Pakar Hukum Tata Negara: Sinyal Jokowi ke Prabowo Soal Pilpres 2024 Melanggar Etik
Bivitri Susanti menyoroti dukungan Presiden Joko Widodo (Jokowi) kepada Menteri Pertahanan Prabowo Subianto terkait Pilpres 2024.
Penulis: Mario Christian Sumampow
Editor: Johnson Simanjuntak
TRIBUNNEWS.COM, JAKARTA - Pakar hukum tata negara Bivitri Susanti menyoroti dukungan Presiden Joko Widodo (Jokowi) kepada Menteri Pertahanan Prabowo Subianto terkait Pilpres 2024.
Menurut Bivitri sinyal dukungan Jokowi kepada Prabowo dengan menyebut Prabowo dapat memenangkan Pilpres 2024 disebut melanggar etik.
Hal ini karena lontaran Jokowi tersebut menunjukkan semacam dukungan pada calon presiden berikutnya.
"Tentu saja sangat melanggar etik. Karena perkataannya jelas menunjukkan semacam endorsement pada calon presiden berikutnya," kata Bivitri, Selasa (08/11/2022).
Ia juga menambahkan, banyak respon dari elit partai yang mengatakan tindakan tersebut hanya sekedar basa-basi.
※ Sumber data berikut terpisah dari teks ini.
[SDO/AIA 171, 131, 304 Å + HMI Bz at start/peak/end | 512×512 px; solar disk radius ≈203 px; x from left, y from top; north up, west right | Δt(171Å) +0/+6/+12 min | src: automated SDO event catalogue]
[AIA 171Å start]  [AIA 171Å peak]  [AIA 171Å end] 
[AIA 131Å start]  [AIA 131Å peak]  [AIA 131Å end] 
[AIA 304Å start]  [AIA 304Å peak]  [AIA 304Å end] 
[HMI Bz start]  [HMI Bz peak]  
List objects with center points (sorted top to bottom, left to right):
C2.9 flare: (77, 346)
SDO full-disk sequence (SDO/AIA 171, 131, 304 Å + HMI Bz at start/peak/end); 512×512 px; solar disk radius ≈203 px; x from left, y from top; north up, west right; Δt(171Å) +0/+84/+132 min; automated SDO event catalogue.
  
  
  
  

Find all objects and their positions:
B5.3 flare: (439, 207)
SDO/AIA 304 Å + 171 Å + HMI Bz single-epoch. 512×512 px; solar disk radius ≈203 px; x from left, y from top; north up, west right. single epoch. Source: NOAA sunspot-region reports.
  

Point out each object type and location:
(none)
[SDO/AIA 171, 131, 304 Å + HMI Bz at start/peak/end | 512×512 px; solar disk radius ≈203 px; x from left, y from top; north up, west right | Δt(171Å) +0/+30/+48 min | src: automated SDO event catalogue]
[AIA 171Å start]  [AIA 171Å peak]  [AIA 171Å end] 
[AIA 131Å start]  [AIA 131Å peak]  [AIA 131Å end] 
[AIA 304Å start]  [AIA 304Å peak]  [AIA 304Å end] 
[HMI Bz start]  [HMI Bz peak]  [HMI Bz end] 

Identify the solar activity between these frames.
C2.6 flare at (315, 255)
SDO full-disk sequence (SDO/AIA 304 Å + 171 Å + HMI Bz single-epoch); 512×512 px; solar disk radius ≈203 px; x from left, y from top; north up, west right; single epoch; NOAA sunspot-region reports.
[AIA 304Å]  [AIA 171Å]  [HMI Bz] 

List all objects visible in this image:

Namun, jelas Bivitri, di situ lah letak etik bagi penyelenggara negara.
Dalam berkomentar, bagi seorang penyelenggara negara, ada batas-batas etiknya.
Sebab ucapan ini bakal berpengaruh pada situasi politik bahkan kebijakan.
"Memang ada sebagian yg pasti akan bilang itu hanya basa basi. Tapi justru di situ letak etik bagi penyelenggara negara, dalam keseharian, dalam berkomentar, ada batas-batas etik yang tinggi," ujar Bivitri.
"Karena setiap perkataan seorang penyelenggara negara, apalagi presiden, bisa berpengaruh pada situasi politik, bahkan kebijakan," tambahnya.
Baca juga: Pengamat soal Jatah Prabowo: Presiden Jokowi Ingin Sebagai Salah Satu King Maker Pilpres 2024
Lebih lanjut, dalam hal perkataan Jokowi ke Prabowo, Bivitri menjelaskan hal tersebut bisa saja kelihatan remeh, tapi ada dua konteks makna di baliknya.
"Pertama dalam negosiasi politik yang sekarang ini tengah dilakukan. Kedua kebijakan yan mungkin harus atau akan diambil terkait dengan putusan MK mengenai menteri yang nyapres atau nyaleg," tegasnya.
Lebih lanjut, perkataan Jokowi ini dinilai seakan-akan Indonesia bukan lagi negara demokrasi lagi, tetapi monarki. Sebab, penguasa selanjutnya harus disetujui oleh penguasa yang sekarang.
Juga, tindakan ini seakan-akan menunjukkan pihaknya mau bergantian dalam menduduki kursi kepemimpinan.
"Karena Prabowo kan dulu rival jokowi, jadi ganti-gantian saja. Sangat elitis, hanya siapa di lingkaran itu yg bisa ganti menggantikan," jelas Bivitri.